Meta Pauses Employee-Tracking Program Following Internal Data Leak

wired.com

161 points by 1vuio0pswjnm7 5 hours ago


jazzpush2 - 4 hours ago

Meta continuing to be the most shameless (and shameful to work for) company around.

I can't think of a single product of theirs that hasn't made the world a markedly worse place. Even their recent hardware foray is managing to find a way to ruin trust in everyday interactions (guys filming drunk girls with Ray Bans, surveillance, etc.).

Have several friends at the more 'thoughtful' frontier labs that bin meta applicants straight to the trash for this very reason.

claaams - 2 hours ago

If they're willing to do this to their own employees that they pay and supposedly wanted to keep around, what are they willing to do with your data? What are they willing to do with the systems they connect to your systems? "Dumb f*cks" has truly been the ethos of this company from day 1.

chopete3 - 3 hours ago

If you read the linked article it says the leaked data screenshot of some employees private conversation in plain text and other performance information.

It was a bold move to do full screen recording and hoping they would anonymize it.

albatross79 - 2 hours ago

Garbage company going into a death spiral.

daft_pink - 2 hours ago

That system is going to be a nightmare in discovery

mbf1 - an hour ago

They probably wrote the utility with AI - it's not that big a surprise that AI can't secure stuff.

sidcool - an hour ago

Meta must really be paying a lot!

JesseTG - an hour ago

I'm making popcorn, anybody want some?

whateveracct - an hour ago

Zuck is so washed as a CEO.

darth_avocado - 3 hours ago

They paused it, but they fully intend to restart it.

Edit: I don’t know why I’m getting downvoted. Quite literally from the article:

> “We will only re-enable MCI when we are confident in the effectiveness of our data protection controls,” Kasriel said.

deminature - 5 hours ago

Previous discussion: https://news.ycombinator.com/item?id=48636632

ChrisArchitect - 3 hours ago

[dupe] https://news.ycombinator.com/item?id=48636632

- 4 hours ago
[deleted]
TZubiri - 2 hours ago

I'll be the contrarian here.

I think the program was legal and morally fine.

Take into account that these are corporate computers, and the tracking is of work that the company is paying for, so the telemetry, which is highly valuable for analysis and automation, is rightfully theirs.

I also don't think that the purpose of the move was to manage workers and see if they slack off, it was to gather training data, but even if it were, I think that's normal? In any other job managers can, and are expected to, monitor employee productivity, they are paying for it, they need to ensure they are getting something worth. But again, I don't think that was the main goal here.
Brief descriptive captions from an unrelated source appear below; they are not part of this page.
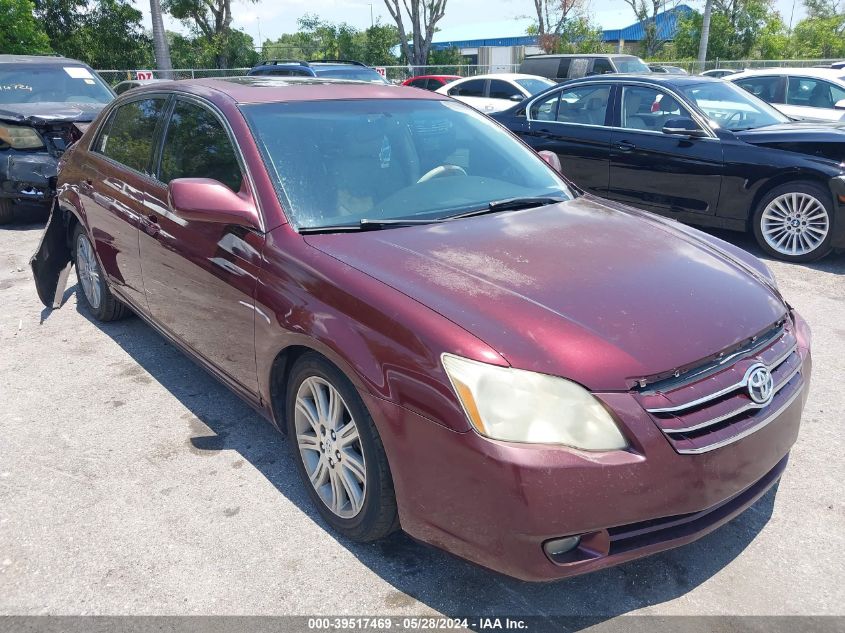 2006 Toyota Avalon Xl/Xls/Touring/Limited VIN: 4T1BK36B36U127383 Lot: 39517469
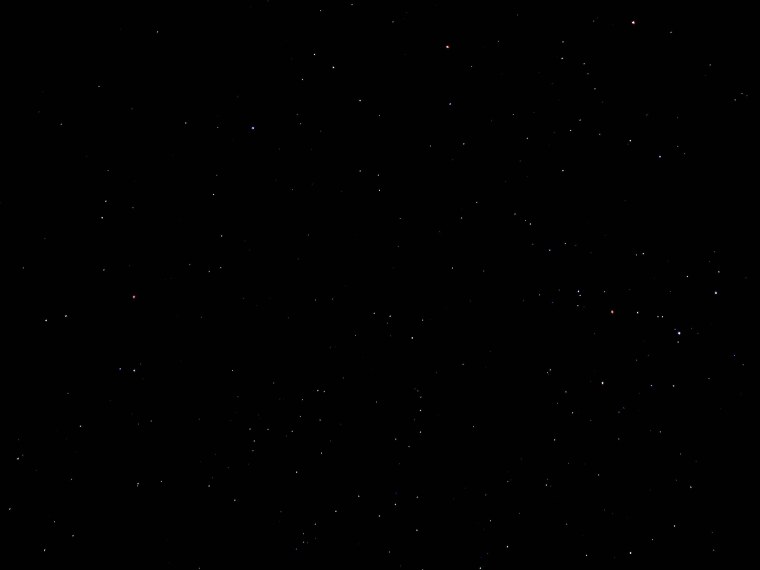 Черное небо без звезд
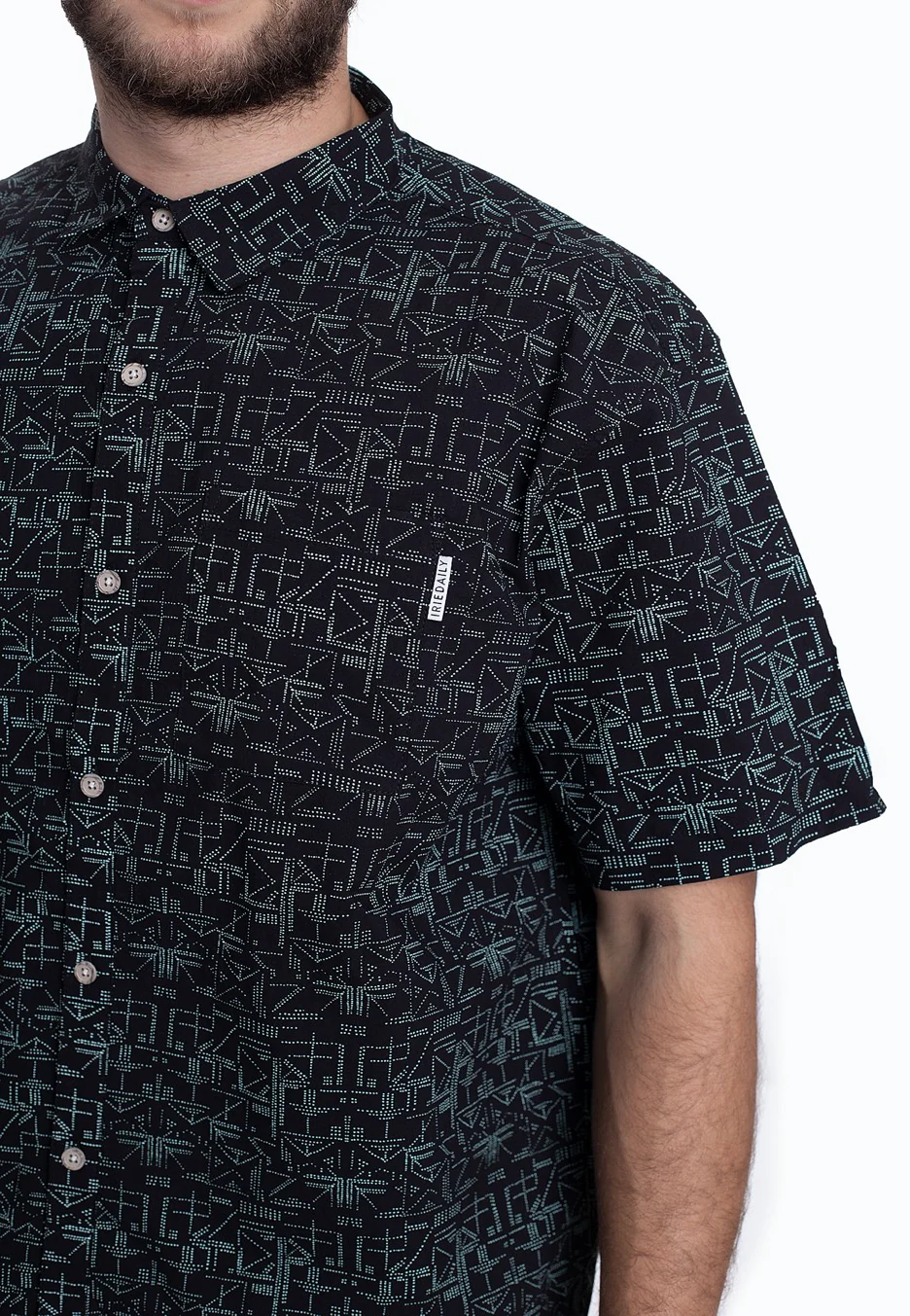 Sambasa SSL Black - Shirt - Image 2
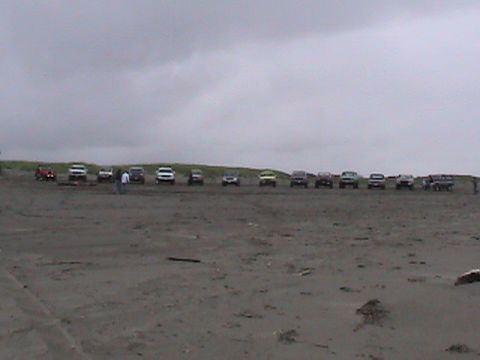 1994 Ford Explorer - Group picture. In order to get everyone in the picture, it had to be far away.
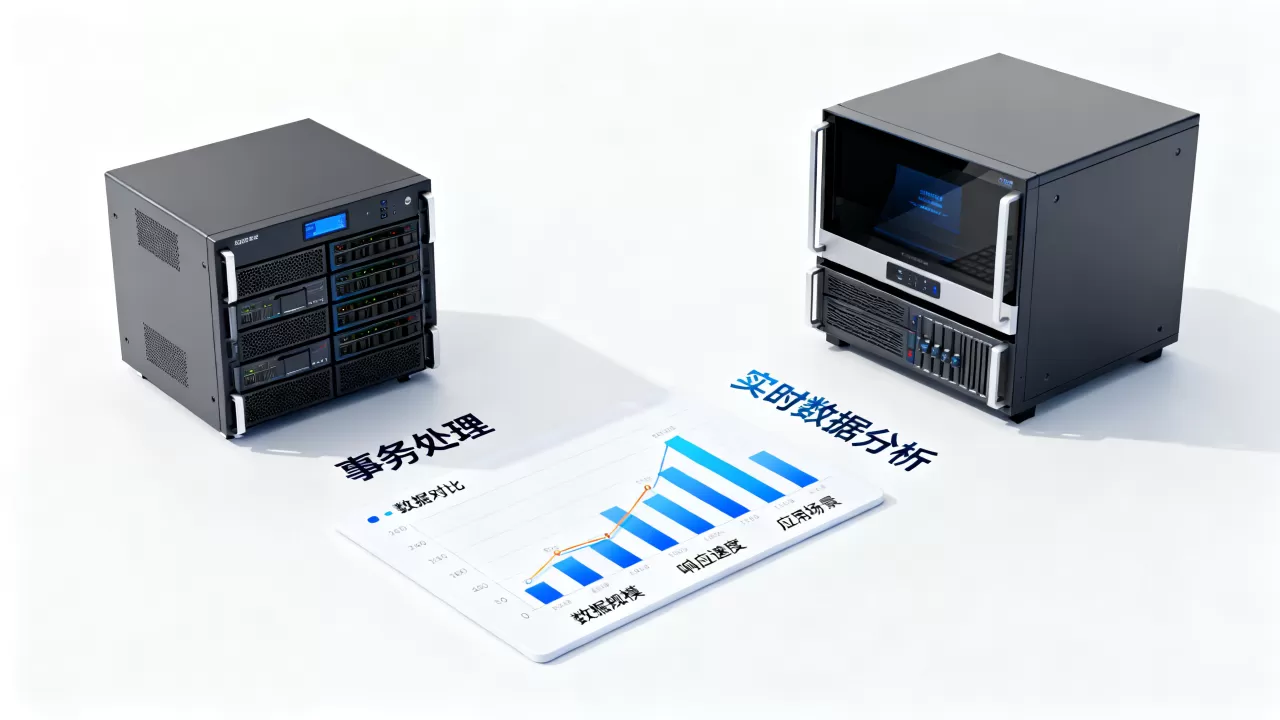 分析型数据库和传统数据库区别是什么?,主要应用场景有哪些? 分析型数据库和传统数据库区别是什么?,主要应用场景有哪些?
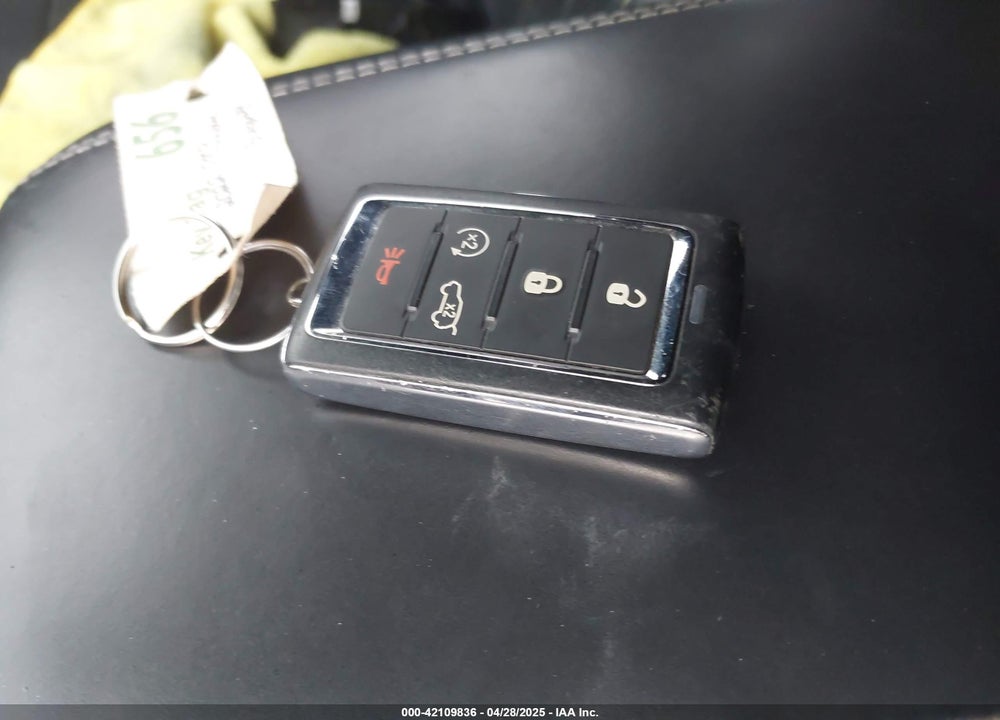 2022 JEEP GRAND CHER VIN: 1C4RJKDG9N8532203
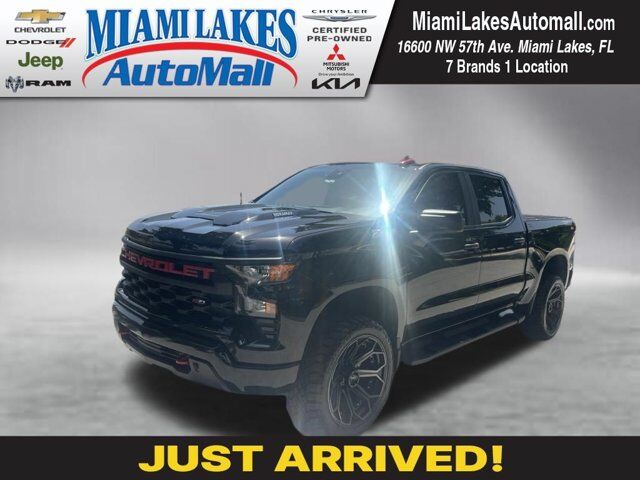 2025 Chevrolet Silverado 1500 Custom Trail Boss — photo 1 of 5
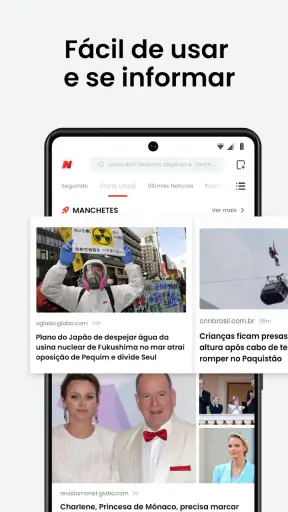 Opera News - Últimas Notícias screenshot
The computers are not intended for personal usage, if the employee wants to watch netflix, or porn, they are free to do so in their personal computers.

Imagine if this were a construction company, and there's a foreman watching the employees output, and the machine operators have their actions logged so that the machines can be automated in the future. Doesn't it sound reasonable? Is this very different at all?

So yeah, maybe a lot of people see Meta and computer tracking and immediately jump to 1984, but I kind of like nuance more than knee jerk reactions, or jumping into a narrative that we enjoy being angry about.

Ozzie-D - 4 hours ago

The irony of a surveillance program being undone by its own data leaking is hard to miss. But the more interesting question is what happens next — do they rebuild it with better security, or does the backlash actually change the approach?

My guess is they rebuild it. The incentive to track performance metrics at scale is too strong, especially when layoffs are partly driven by those metrics. The leak just means they'll invest more in access controls and fewer people will have visibility into the raw data.

The uncomfortable part is that most large companies already do some version of this, just less formally. Tracking commit frequency, Slack activity, meeting attendance — it's all legible to management already. Meta just put a name on it and centralized it, which made it a target.